The Jewish community in Cluj in Romania urged a New York auction house to halt the sale of a valuable 19th Century memorial register of burials that it believes was stolen during World War II.

The Jewish community in Cluj in Northern Transylvania has asked auction house Kestenbaum and Company to halt the sell-off of a 19th Century handwritten memorial register of the city’s Jewish burials that it believes was stolen during the Holocaust, ahead of bidding that is scheduled to take place on Thursday.

The letter from the Jewish community, which has also been published by Romanian magazine Baabel, argues that the register was “illegally appropriated by unidentified persons”.

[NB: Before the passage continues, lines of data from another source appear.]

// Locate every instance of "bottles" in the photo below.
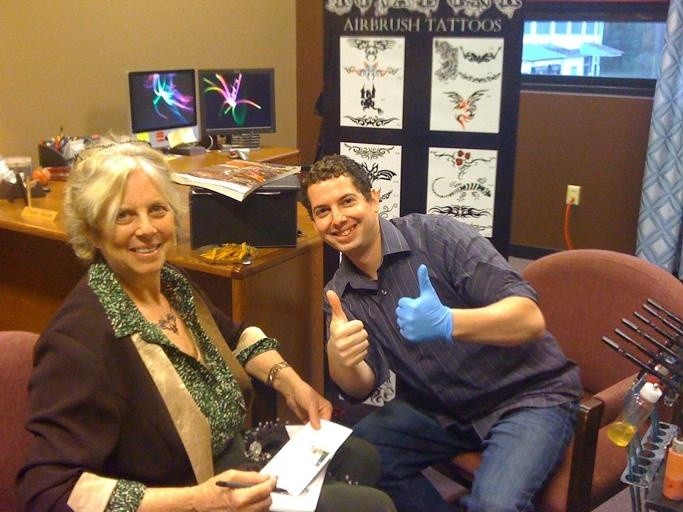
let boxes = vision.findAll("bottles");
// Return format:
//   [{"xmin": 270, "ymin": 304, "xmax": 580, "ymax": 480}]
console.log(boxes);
[
  {"xmin": 661, "ymin": 432, "xmax": 683, "ymax": 501},
  {"xmin": 606, "ymin": 381, "xmax": 663, "ymax": 446}
]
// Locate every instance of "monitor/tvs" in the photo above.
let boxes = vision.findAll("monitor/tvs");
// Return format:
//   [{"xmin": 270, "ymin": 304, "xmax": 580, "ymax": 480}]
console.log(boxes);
[
  {"xmin": 198, "ymin": 67, "xmax": 276, "ymax": 135},
  {"xmin": 125, "ymin": 69, "xmax": 200, "ymax": 153}
]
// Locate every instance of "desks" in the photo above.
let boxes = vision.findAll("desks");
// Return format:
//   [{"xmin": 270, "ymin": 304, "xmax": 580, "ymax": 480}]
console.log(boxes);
[{"xmin": 1, "ymin": 144, "xmax": 329, "ymax": 439}]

It argues that because it was stolen, it “falls under the provisions of the 1947 Paris Peace Treaty and the 2009 Declaration of Terezin”.

Signed by 46 states including the US, Romania and Hungary, under whose administration Cluj was during most of WWII, the treaties provide for the restitution to their rightful owners of goods illegally appropriated by states or their citizens.

“According to the aforementioned peace treaty, they should be returned to the ‘community of survivors’, in this case, the Jewish Community of Cluj,” the letter says.


The 19th Century register that is being auctioned.

Robert Schwartz, the president of the Cluj Jewish Community, told BIRN that no answer has been received from the company so far.

“We expect to hear from them in time,” Schwartz said.

Schwartz said the memorial register “belongs to the Jews of Cluj and not to any individual”.

“We don’t want to fight with anyone, we want to find out how it got there, from whom,” he said.

“It might be that it got there from one of us [a member of the community], but I don’t think so,” he added.

He said that he has also approached the World Jewish Restitution Organisation for assistance to recover the document.

Schwartz explained that found out about the register from a genealogist who read about the auction on the internet.

“He told me, ‘Look, you are looking in cemeteries for the graves of those who died because you don’t have the documents, and this is being sold online,’” he recalled.

Besides its historical and artistic value, Schwartz is convinced the register would help in the task of reconstructing the past of a community that saw most of its archives destroyed or pillaged during the Holocaust.

Cluj – known as Klausenberg in German, or Kolozsvár in Hungarian, by most of its Jewish population, who predominantly spoke Hungarian – was home to more than 16,000 Jews before 1944, when 18,000 Jews from the city and its surroundings were deported and most of them killed at the Auschwitz death camp.

The community headed by Schwartz now numbers 400 people, which includes non-Jews who have married into the community and pay their contributions to the institution.